First, it will be easier to determine the set $$I = \{3k+5j | k,j \in \mathbb{Z}\}.$$

This set is an ideal over $\mathbb{Z}$. That is, if $a,b \in I$ then $a+b \in I$ ($I+I \subset I$), and if $a \in I$ and $z \in \mathbb{Z}$, then $za \in I$ ($\mathbb{Z}I \subset I$).

The Euclidean algorithm allows on to prove that all ideals over $\mathbb{Z}$ are in fact the set of multiples of a sole number. Take $a \in I$, the smallest positive element of $I$, and let $b \in I$ be any other element.

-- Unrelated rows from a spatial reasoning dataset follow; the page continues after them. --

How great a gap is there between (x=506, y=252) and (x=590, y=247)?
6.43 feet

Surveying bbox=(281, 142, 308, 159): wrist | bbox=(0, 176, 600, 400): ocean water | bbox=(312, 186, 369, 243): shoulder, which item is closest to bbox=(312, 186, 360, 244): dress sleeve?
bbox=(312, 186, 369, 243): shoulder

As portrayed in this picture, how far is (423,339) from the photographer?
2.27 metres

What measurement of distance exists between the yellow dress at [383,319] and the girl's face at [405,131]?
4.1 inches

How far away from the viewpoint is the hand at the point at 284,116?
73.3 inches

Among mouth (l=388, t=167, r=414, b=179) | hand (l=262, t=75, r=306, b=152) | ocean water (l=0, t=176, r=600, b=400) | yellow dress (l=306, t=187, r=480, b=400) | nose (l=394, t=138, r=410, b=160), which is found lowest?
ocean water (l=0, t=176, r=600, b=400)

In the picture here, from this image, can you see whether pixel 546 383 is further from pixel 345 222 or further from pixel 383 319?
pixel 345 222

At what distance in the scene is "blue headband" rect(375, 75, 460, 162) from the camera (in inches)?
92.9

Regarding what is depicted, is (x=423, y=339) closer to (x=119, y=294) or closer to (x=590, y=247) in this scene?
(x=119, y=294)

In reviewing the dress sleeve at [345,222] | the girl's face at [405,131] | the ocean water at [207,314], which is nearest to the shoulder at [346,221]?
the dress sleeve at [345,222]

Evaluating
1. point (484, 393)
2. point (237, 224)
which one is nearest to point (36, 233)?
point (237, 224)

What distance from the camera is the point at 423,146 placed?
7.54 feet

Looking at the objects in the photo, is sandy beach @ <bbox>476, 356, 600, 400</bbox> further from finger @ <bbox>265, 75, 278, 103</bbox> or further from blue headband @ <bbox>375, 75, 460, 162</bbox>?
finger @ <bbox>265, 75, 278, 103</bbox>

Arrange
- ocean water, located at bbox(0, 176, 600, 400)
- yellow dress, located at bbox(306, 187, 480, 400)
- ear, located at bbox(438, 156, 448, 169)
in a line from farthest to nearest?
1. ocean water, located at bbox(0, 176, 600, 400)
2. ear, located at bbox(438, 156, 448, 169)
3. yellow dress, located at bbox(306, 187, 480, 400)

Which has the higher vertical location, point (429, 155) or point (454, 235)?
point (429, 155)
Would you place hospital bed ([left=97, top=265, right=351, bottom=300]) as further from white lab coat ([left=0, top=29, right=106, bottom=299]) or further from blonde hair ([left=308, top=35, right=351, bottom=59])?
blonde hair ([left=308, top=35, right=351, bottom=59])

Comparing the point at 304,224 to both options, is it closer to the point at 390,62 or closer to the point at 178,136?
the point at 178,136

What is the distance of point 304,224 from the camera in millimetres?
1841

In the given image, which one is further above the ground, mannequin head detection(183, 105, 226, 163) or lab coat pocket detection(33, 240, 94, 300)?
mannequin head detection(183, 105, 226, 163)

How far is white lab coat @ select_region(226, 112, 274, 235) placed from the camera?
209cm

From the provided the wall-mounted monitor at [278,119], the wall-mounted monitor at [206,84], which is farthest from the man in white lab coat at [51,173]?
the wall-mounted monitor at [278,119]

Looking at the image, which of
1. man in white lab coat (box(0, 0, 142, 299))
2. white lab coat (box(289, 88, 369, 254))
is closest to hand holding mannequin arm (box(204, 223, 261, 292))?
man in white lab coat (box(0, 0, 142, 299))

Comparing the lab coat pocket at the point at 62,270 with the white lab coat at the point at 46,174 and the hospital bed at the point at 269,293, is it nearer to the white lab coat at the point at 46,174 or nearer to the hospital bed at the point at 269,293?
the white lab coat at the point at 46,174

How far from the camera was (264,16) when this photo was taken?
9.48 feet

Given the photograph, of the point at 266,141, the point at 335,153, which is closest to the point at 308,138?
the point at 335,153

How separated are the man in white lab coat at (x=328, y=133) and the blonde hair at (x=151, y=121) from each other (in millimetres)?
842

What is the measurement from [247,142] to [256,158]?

The Euclidean algorithm shows that there is a $q \in \mathbb{Z}$, and an integer $0 \leq r < a$ such that $$b = qa + r.$$ But since $I$ is an ideal, $r = b - qa \in I + \mathbb{Z}I \subset I$. From the minimality of $a$, we conclude that $r = 0$. That is, $I = a\mathbb{Z}$.

It is evident that all elements of $I$, including $a$, are multiples of $M = \mathrm{GCD}(3,5) = 1$. And again, the Euclidean algorithm shows that $M \in I$. That is, $a = M$. In the case of $3$ and $5$, $a = 1$. That is, $I = \mathbb{Z}$.

So, what we know is that every integer can be written as $3k + 5j$ for $k,j \in \mathbb{Z}$. Notice that we can add and subtract multiples of $15$: $3k + 5j = 3(k+n5) - 5(j-n3)$. Show that if $3k + 5j \geq 15$, then you can add and subtract a multiple of $15$ in order to end up with $j,k \geq 0$. That is, any integer greater then or equal to $15$ is in $S$. Now, you just have to check the integers between $0$ and $15$.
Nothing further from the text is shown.